There are two approaches to exporting Apache Spark models into PMML data format. First, when working at Spark ML abstraction level, then you can use the JPMML-SparkML library. Second, when working at Spark MLlib abstraction level, which appears to be the case here, then you can use the built-in PMMLExportable
trait.
JPMML-SparkML retrieves column names from the Spark ML data schema via DataFrame#schema()
. Unfortunately, there is no such option for Spark MLlib, so feature names "field_{n}" and the label name "target" are simply dummy hard-coded names.
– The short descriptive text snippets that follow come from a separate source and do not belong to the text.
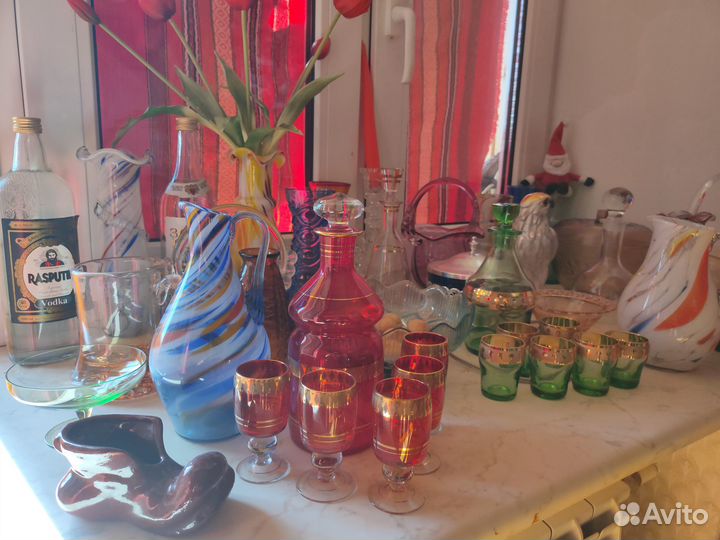 Цветное стекло. Керамика. Фарфор. СССР. Европа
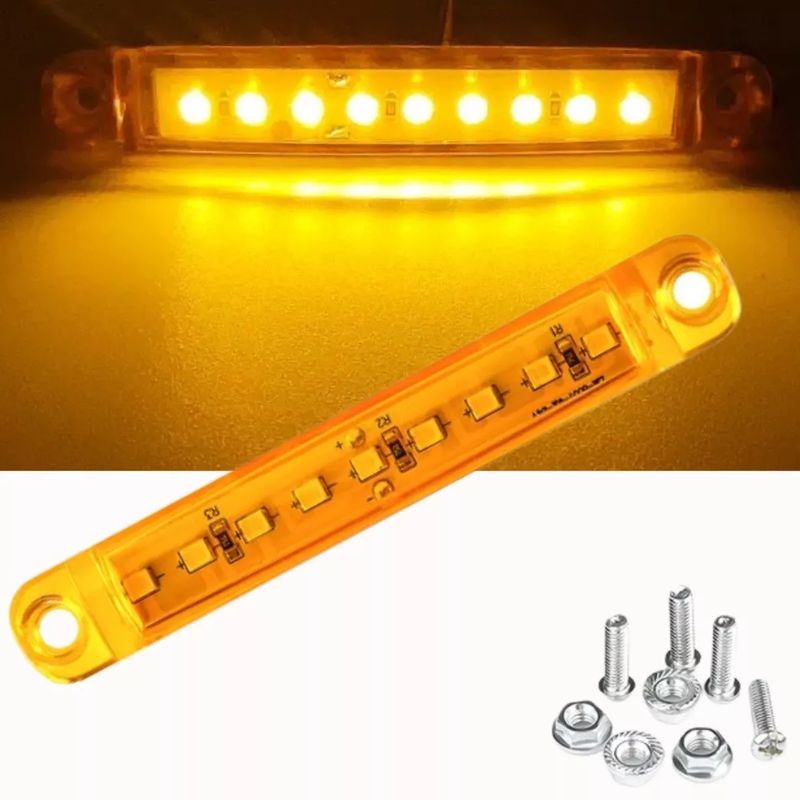 YAYKO - Foco Luz Lateral Posición 9 Led Bi-volts Impermeable 10 Pcs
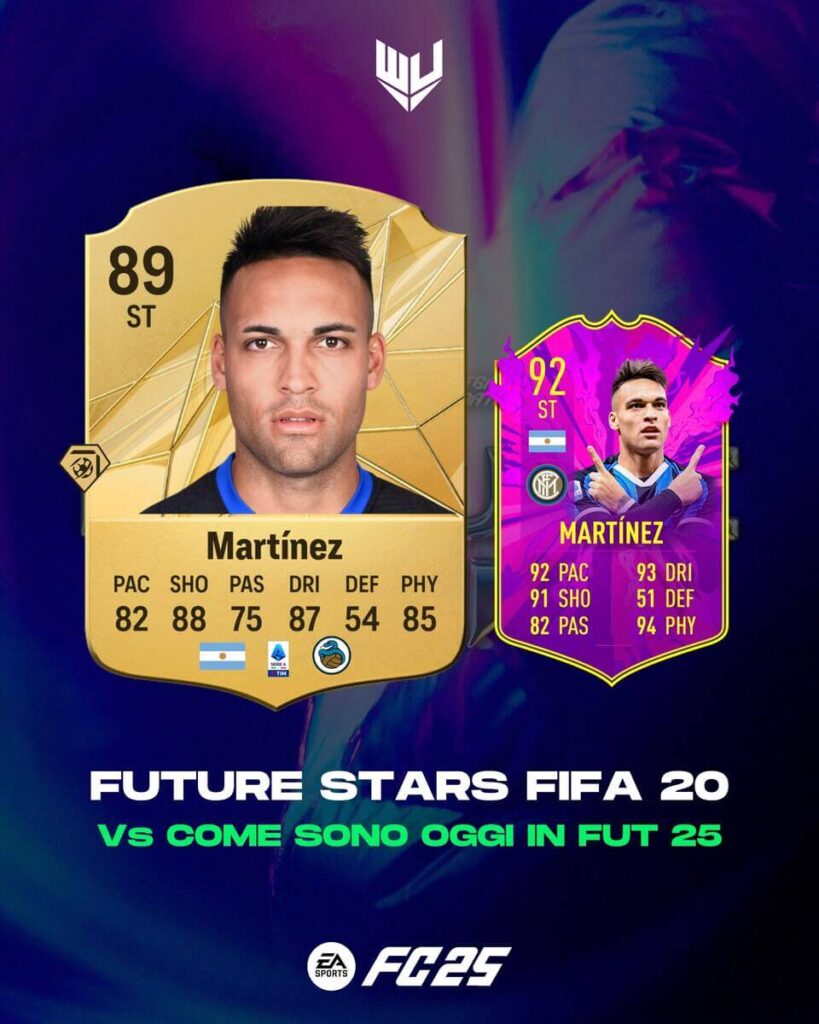 FC 25: Lautaro Martinez Future Stars in FIFA 20 Vs FUT 25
It is fairly easy to rename fields in the PMML document using the JPMML-Model library:
pmmlExportable.toPMML("/tmp/raw-pmml-file")
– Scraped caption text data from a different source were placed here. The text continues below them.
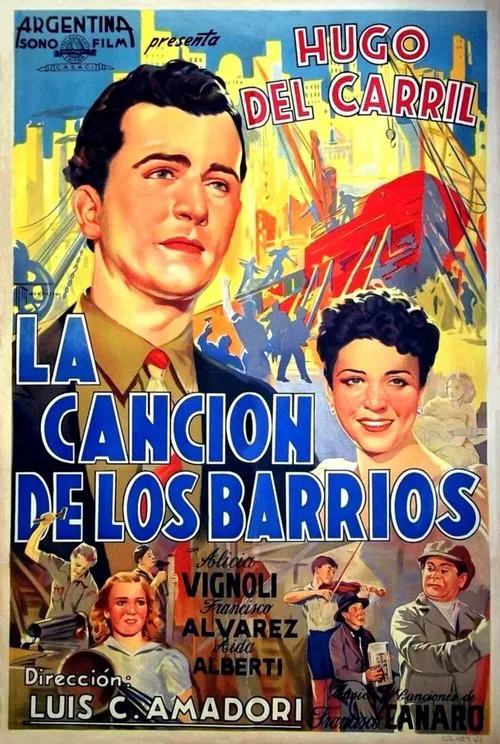 La canción de los barrios movie poster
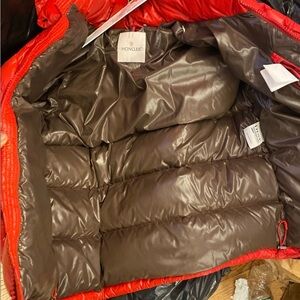 Moncler Red Puffer Jacket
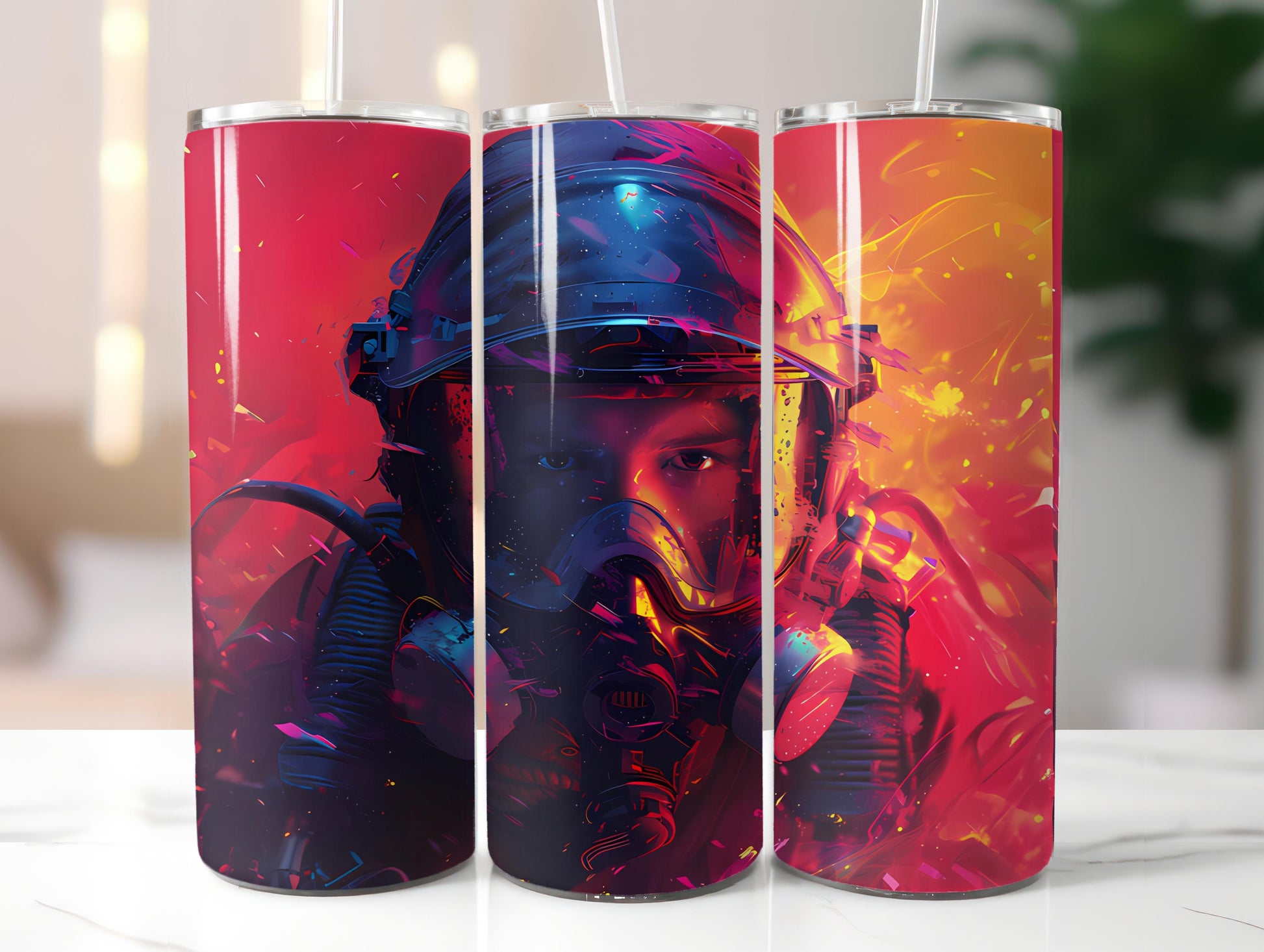 Firefighter Profession 1 Tumbler Wrap - CraftNest - Digital Crafting and Art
org.dmg.pmml.PMML pmml = org.jpmml.model.JAXBUtil.unmarshal("/tmp/raw-pmml-file");
org.jpmml.model.visitors.FieldRenamer targetRenamer = new FieldRenamer(FieldName.create("target"), FieldRenamer.create("y"));
targetRenamer.applyTo(pmml);
org.jpmml.model.JAXBUtil.marshal(pmml, "/tmp/final-pmml-file");
If you marshal this PMML object instance to a PMML file, then you can see that the field "target" (and all its references) has been renamed to "y". Repeat the procedure with features.